I’m hot and cold on James Robinson because while I really enjoy a number of his works, there are unspeakable acts of comic carnage that he is responsible for (and I will not elaborate further). I do love Matt Wagner’s art, though, and Wagner is a great artist for this story. The two blend the action and horror elements of the film with a bit of noir and some humor, giving a story that would have definitely been worth the $5.95 you would have paid for it back in 1991 (I guess Professor Alan would call this a “quarter bin steal”?). In fact, I think the only downside to this book is the weird gimmick it has, which is a pop-up.

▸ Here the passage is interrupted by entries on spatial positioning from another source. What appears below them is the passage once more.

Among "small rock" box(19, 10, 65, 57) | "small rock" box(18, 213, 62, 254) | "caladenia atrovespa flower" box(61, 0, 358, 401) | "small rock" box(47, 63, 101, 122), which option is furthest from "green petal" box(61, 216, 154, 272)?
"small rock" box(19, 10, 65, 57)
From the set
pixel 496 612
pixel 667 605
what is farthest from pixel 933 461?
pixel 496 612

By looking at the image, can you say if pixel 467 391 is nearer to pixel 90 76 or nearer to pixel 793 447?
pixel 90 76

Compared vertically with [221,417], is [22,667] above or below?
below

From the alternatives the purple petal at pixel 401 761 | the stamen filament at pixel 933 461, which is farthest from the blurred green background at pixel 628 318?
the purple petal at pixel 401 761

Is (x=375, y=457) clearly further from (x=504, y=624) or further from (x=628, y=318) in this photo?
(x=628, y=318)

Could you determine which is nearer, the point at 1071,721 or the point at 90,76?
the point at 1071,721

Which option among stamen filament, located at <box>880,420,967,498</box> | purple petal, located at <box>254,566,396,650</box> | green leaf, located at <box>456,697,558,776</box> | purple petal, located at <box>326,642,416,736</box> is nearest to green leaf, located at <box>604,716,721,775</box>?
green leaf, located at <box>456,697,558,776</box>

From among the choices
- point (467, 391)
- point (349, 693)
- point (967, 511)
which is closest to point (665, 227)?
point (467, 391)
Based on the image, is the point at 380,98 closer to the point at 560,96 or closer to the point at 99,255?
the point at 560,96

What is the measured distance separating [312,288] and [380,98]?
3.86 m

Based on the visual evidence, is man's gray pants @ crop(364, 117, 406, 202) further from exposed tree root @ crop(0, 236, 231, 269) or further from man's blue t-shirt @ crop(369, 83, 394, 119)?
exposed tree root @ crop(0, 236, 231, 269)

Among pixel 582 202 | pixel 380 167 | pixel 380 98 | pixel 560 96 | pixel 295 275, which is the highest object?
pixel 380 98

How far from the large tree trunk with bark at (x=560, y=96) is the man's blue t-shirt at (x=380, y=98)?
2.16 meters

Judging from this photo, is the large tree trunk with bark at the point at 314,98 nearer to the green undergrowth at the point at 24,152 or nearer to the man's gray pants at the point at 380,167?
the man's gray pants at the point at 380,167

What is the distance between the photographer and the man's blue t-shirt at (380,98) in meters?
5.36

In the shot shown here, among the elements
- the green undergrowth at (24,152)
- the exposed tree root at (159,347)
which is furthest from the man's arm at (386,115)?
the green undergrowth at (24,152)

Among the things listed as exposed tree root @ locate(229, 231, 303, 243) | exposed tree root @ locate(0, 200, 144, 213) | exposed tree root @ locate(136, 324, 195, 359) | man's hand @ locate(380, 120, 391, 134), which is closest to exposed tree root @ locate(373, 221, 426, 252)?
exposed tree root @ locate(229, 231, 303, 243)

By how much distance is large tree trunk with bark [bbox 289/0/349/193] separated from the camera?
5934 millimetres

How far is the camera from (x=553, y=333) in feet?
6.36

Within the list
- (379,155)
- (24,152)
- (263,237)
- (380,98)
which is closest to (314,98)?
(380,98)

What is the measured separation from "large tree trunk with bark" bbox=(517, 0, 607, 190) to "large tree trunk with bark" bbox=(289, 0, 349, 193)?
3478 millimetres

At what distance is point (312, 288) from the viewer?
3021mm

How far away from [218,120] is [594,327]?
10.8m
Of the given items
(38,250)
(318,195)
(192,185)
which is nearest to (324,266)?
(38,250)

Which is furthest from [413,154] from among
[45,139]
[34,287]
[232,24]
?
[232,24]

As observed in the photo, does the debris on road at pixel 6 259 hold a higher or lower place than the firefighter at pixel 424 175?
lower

No, really. At one point, the police have a blockade set up to catch the Terminator. She has stolen a motorcycle and comes right at them, jumping them and firing in midair. When you turn to pages 34-35, the top panel is a double-page one of the Terminator flying in on her bike and firing her gun, and she is the “pop up” piece, coming out above the page. It makes the book a little hard to flip through and while the art is good, it’s a really silly gimmick.
Ah, the Nineties.
But that’s a small quibble with a book that I thoroughly enjoyed. I don’t think that I would pay very much for this if I saw it in a back issue bin, but maybe that’s because I’m spoiled from getting it for a quarter. Still, if you manage to see this on the very cheap, definitely snatch it up.
This is going to get piled into my “wait for the verdict when I finish the books” directive here, and I have to say that I’m tempted to keep it despite what I do with the rest of the Dark Horse Terminator comics, especially since it can go on my trades and graphic novels shelf as opposed to sitting in a shortbox.